__Consigne__
D'après l'article sur la rentrée britannique, pour quelle raison des écoles primaires ont-elles refusé des milliers d'enfants ?

__Texte extrait__
========================

À l’occasion de la rentrée 2014, Susan Finding et Moustafa Traoré ont répondu aux questions du journal Atlantico à propos du système éducatif au Royaume-Uni.

http://www.atlantico.fr/decryptage/classes-70-eleves-cour-recre-toits-ou-scolarisation-1h30-chez-soi-quand-poids-immigration-invite-dans-rentree-britannique-susan-1734634.html#5eSuDWEQkFGCBbPs.99

 

4 septembre 2014

 

CLASSES À 70 ÉLÈVES, COUR DE RÉCRÉ SUR LES TOITS OU SCOLARISATION À 1H30 DE CHEZ SOI… QUAND LE POIDS DE L’IMMIGRATION S’INVITE DANS LA RENTRÉE BRITANNIQUE

Sous haute tension démographique, le système éducatif du Royaume-Uni connaît des ratés. Des écoles primaires ont ainsi refusé des milliers d’enfants, faute de place. Le DailyMail souligne le rôle de l’immigration dans cet engorgement des classes.

========================

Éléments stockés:
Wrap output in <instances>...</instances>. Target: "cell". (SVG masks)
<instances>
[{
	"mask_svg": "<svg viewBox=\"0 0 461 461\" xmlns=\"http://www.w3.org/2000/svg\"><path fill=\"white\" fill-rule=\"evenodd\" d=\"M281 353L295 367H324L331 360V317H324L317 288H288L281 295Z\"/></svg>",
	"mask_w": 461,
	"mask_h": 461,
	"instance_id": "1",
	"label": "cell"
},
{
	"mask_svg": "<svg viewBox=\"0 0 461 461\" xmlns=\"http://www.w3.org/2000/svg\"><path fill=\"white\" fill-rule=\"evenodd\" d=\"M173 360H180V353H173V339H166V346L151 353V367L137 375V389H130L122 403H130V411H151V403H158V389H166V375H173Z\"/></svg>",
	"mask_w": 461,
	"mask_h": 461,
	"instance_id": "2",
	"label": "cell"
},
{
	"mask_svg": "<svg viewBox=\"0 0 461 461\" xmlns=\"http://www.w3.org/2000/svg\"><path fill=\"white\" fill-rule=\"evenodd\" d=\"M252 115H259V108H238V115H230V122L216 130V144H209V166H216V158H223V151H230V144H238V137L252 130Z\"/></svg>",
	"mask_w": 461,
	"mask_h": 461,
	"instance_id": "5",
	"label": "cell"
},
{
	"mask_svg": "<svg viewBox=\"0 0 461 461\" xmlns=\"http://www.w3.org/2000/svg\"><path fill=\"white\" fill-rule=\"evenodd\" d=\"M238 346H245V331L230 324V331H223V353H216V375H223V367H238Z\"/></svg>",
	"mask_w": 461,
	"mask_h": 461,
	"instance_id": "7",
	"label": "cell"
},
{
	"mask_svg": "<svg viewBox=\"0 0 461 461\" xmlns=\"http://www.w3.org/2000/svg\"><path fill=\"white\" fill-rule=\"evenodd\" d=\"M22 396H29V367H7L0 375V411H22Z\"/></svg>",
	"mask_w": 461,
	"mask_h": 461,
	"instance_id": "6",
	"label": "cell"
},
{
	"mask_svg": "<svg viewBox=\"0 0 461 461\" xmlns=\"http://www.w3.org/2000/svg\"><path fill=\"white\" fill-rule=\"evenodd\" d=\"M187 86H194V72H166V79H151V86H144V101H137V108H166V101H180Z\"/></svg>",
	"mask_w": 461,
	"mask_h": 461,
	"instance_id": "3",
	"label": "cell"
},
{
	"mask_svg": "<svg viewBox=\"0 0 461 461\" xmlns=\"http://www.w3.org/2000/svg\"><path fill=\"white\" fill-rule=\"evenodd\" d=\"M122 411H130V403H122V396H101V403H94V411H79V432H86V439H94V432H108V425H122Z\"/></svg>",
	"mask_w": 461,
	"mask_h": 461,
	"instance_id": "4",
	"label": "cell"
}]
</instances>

========================

__Réponse attendue__
Elles les ont refusés faute de place.